## DOCUMENT SEGMENT
%%

AST-OPC1 Stem Cell Therapy May Offer New Hope for Spinal Cord Injury
Hand function returning in some patients
An investigational treatment called AST-OPC1 (oligodendrocyte progenitor cells) may give new hope to people with a recent spinal cord injury. Researchers are examining whether AST-OPCI injected directly into the spinal cord helps repair damage in people with cervical (neck) spinal cord injury.
“Until now, there have been no new treatment options for the 17,000 new spinal cord injuries that happen each year,” said primary investigator Richard G. Fessler, MD, PhD, Professor of Neurological Surgery at Rush University Medical Center, Chicago, Illinois. “We may be on the verge of making a major breakthrough after decades of attempts.”
AST-OPC1 is developed from stem cells and is believed to work by supporting the proper functioning of nerve cells. After a spinal cord injury, many nerve cells are severed and beyond repair; however, many nerve cells have the potential to work again but have lost their protective coating (known as myelin) that helps nerves transfer messages to the arms and legs.

%%

## WHAT YOU NEED TO DO
A - Echo the AST-OPC1 article word for word, starting with "AST-OPC1 Stem Cell" and going on through "(neck) spinal cord injury.".
B - In the AST-OPC1 article, what is the protective coating that many nerve cells lose after a spinal cord injury called?
C - Pick up the AST-OPC1 article where it stops and continue it.

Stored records

%%

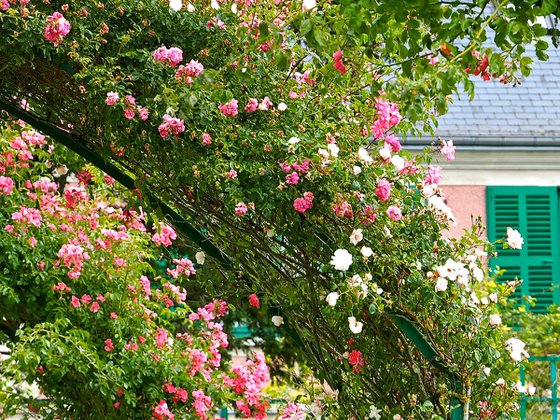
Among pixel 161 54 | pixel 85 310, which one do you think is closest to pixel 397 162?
pixel 161 54

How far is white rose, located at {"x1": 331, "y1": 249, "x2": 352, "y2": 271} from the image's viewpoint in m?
4.59

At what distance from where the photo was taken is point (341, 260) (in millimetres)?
4586

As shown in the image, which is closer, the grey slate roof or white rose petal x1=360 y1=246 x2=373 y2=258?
white rose petal x1=360 y1=246 x2=373 y2=258

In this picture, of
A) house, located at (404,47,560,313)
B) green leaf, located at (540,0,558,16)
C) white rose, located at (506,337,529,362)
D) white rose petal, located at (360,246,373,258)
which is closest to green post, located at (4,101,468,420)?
white rose, located at (506,337,529,362)

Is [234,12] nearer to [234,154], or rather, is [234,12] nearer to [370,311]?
[234,154]

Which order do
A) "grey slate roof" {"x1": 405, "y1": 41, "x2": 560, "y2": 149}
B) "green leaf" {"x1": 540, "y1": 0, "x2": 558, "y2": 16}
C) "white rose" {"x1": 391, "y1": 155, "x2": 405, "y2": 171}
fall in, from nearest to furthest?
"green leaf" {"x1": 540, "y1": 0, "x2": 558, "y2": 16} → "white rose" {"x1": 391, "y1": 155, "x2": 405, "y2": 171} → "grey slate roof" {"x1": 405, "y1": 41, "x2": 560, "y2": 149}

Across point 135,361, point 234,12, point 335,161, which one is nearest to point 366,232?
point 335,161

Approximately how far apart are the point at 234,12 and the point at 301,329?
135 centimetres

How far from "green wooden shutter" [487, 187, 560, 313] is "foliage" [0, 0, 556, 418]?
742 cm

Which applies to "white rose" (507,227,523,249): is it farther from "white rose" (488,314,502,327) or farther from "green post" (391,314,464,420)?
"green post" (391,314,464,420)

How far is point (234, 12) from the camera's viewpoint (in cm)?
484

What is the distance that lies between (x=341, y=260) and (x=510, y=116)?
28.0ft

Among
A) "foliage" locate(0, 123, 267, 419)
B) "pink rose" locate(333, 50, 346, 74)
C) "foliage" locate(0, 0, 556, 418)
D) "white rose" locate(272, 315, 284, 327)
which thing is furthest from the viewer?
"foliage" locate(0, 123, 267, 419)

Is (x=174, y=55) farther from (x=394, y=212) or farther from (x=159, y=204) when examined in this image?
(x=394, y=212)
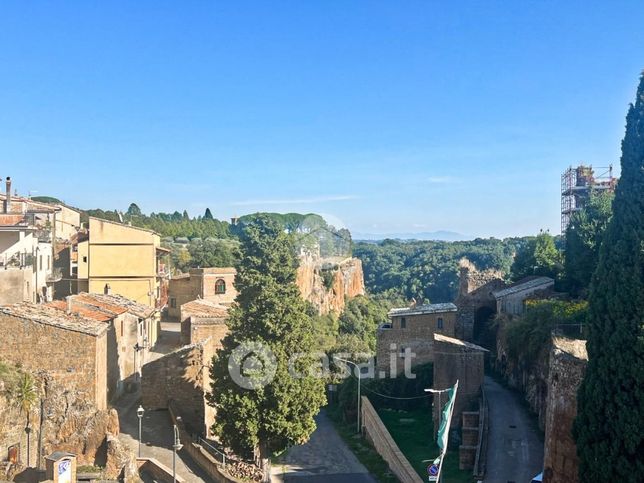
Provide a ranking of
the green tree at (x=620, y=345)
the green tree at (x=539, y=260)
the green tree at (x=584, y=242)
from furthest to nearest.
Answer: the green tree at (x=539, y=260)
the green tree at (x=584, y=242)
the green tree at (x=620, y=345)

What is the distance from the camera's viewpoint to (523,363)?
27.5 meters

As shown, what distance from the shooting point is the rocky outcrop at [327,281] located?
6322cm

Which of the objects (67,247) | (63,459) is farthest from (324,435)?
(67,247)

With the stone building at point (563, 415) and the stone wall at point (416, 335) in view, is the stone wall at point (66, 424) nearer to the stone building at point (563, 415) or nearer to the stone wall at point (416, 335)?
the stone building at point (563, 415)

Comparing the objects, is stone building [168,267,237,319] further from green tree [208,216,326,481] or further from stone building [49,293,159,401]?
green tree [208,216,326,481]

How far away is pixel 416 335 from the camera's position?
34.1 meters

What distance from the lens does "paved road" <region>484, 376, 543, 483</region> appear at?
20078mm

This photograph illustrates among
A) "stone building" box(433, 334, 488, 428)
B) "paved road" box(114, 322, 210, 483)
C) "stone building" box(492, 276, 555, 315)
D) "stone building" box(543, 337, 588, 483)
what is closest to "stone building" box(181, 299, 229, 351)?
"paved road" box(114, 322, 210, 483)

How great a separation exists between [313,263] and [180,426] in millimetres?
48207

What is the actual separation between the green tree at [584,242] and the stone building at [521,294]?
1.26m

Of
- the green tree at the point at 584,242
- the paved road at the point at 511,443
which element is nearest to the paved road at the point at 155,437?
the paved road at the point at 511,443

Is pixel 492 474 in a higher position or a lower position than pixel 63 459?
lower

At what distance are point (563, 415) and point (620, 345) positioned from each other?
302 cm

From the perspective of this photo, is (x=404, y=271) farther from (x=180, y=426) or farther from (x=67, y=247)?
(x=180, y=426)
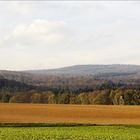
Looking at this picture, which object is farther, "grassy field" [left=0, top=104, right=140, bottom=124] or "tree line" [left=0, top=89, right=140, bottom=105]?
"tree line" [left=0, top=89, right=140, bottom=105]

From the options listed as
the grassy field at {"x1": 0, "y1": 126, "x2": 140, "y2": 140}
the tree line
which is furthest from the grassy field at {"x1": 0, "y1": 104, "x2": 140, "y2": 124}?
the grassy field at {"x1": 0, "y1": 126, "x2": 140, "y2": 140}

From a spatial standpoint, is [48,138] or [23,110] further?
[23,110]

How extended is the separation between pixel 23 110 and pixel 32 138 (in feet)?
161

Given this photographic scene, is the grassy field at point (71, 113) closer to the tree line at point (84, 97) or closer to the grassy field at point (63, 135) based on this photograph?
the tree line at point (84, 97)

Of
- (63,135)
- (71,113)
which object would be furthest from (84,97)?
(63,135)

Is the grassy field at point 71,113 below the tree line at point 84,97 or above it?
below

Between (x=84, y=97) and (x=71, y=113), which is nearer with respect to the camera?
(x=71, y=113)

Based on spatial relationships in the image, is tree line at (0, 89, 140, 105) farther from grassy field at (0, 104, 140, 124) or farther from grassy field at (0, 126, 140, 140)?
grassy field at (0, 126, 140, 140)

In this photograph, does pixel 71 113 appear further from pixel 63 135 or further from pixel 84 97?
pixel 63 135

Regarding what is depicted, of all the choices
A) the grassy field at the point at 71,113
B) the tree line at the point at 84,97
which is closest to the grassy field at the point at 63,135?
the grassy field at the point at 71,113

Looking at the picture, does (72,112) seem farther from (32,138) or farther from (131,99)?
(32,138)

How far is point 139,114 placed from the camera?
79.8m

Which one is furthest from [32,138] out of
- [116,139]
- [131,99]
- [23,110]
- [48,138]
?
[131,99]

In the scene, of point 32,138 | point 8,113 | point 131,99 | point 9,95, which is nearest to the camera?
point 32,138
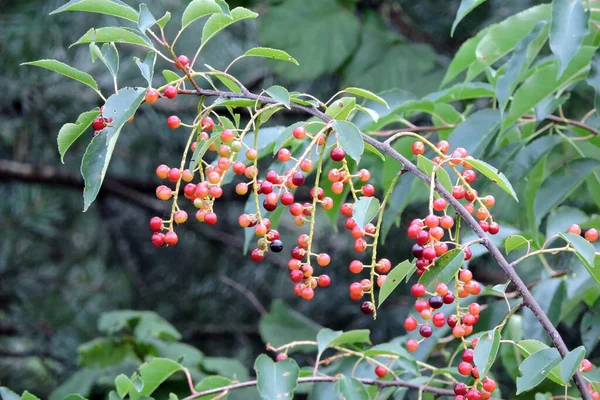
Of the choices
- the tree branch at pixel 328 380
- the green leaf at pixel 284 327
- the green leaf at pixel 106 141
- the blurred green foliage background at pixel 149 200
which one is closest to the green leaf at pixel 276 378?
the tree branch at pixel 328 380

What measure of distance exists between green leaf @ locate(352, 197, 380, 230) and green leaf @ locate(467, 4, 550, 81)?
0.38 metres

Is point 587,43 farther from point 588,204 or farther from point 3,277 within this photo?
point 3,277

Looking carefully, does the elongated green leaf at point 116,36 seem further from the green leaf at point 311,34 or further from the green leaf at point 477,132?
the green leaf at point 311,34

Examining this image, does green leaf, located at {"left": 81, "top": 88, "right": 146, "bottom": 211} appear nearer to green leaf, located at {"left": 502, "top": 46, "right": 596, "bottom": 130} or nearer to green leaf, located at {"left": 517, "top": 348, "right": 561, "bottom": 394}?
green leaf, located at {"left": 517, "top": 348, "right": 561, "bottom": 394}

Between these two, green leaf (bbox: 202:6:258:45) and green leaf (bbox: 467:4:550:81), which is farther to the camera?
green leaf (bbox: 467:4:550:81)

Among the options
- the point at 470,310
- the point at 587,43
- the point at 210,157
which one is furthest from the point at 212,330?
the point at 470,310

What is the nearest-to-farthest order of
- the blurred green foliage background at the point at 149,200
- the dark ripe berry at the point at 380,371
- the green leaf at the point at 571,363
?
the green leaf at the point at 571,363
the dark ripe berry at the point at 380,371
the blurred green foliage background at the point at 149,200

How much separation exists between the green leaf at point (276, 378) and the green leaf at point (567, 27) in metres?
0.38

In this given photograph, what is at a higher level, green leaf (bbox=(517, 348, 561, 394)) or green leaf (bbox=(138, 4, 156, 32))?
green leaf (bbox=(138, 4, 156, 32))

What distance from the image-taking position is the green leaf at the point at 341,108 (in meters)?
0.59

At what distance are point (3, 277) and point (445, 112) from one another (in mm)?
A: 1395

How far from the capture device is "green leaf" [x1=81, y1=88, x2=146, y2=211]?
530 millimetres

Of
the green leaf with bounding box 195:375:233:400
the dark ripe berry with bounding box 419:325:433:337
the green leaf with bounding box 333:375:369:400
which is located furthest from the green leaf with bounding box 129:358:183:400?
the dark ripe berry with bounding box 419:325:433:337

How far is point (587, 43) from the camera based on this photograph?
918 millimetres
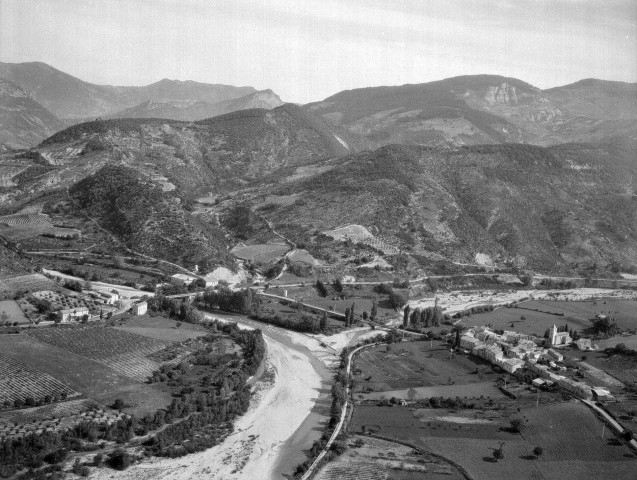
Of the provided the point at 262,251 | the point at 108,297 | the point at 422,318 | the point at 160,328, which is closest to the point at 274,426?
the point at 160,328

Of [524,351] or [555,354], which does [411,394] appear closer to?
[524,351]

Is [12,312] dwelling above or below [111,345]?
above

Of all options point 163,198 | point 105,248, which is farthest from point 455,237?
point 105,248

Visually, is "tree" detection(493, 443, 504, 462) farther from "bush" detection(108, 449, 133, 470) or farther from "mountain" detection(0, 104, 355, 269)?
"mountain" detection(0, 104, 355, 269)

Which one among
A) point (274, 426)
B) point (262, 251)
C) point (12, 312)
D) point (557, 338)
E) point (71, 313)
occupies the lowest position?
point (274, 426)

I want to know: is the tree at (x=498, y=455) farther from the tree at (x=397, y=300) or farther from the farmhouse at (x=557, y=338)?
the tree at (x=397, y=300)

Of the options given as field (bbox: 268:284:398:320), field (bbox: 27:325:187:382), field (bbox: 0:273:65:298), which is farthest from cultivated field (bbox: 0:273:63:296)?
field (bbox: 268:284:398:320)

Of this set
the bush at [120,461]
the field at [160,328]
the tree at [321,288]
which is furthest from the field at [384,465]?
the tree at [321,288]
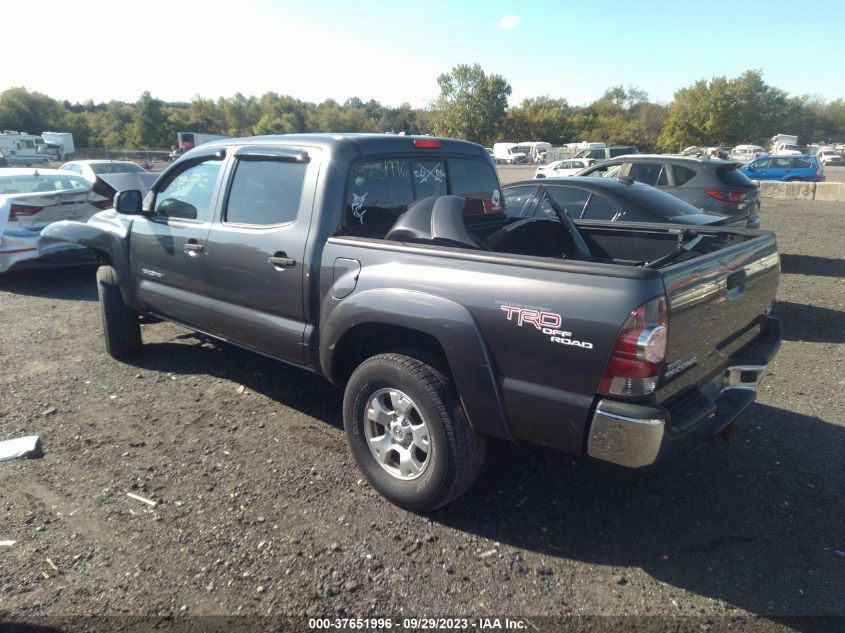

%%

## ANSWERS BY TASK
A -
AST-OPC1 Stem Cell Therapy May Offer New Hope for Spinal Cord Injury
Hand function returning in some patients
An investigational treatment called AST-OPC1 (oligodendrocyte progenitor cells) may give new hope to people with a recent spinal cord injury. Researchers are examining whether AST-OPCI injected directly into the spinal cord helps repair damage in people with cervical (neck) spinal cord injury.

B - It is called myelin.

C -
“What AST-OPC1 does is recoat those potentially functional cells and allows them to work more normally,” Dr. Fessler told SpineUniverse.
Three Doses of AST-OPC1 Are Being Studied
Dr. Fessler and colleagues are part of a larger multicenter trial designed to assess the safety and effectiveness of three doses of AST-OPC1 (2-, 10-, or 20-million cells) injected into the injured area of the spinal cord between 14 and 30 days following a cervical spinal cord injury. These individuals have essentially lost all sensation and movement below their injury site with severe paralysis of the arms and legs.
Thus far, Dr. Fessler and colleagues have injected three patients at the first dose level and five patients at the intermediate dose level.
Hand Function Is Returning in Some Patients
“Our preliminary results show that we may, in fact, be getting some regeneration. Some of those who have lost use of their hands are starting to get function back. That is the first time in history that has ever been done,” Dr. Fessler said. The improvements are seen within the 30 to 60 days, he noted.
“I have been doing this kind of research for more than 20 years, and I’ve never seen anything as encouraging as AST-OPC1,” Dr. Fessler said. “Just as a journey of a thousand miles is done one step at a time, repairing spinal cord injuries is being done one step at a time. And, now, we can say that we’ve taken that first step.”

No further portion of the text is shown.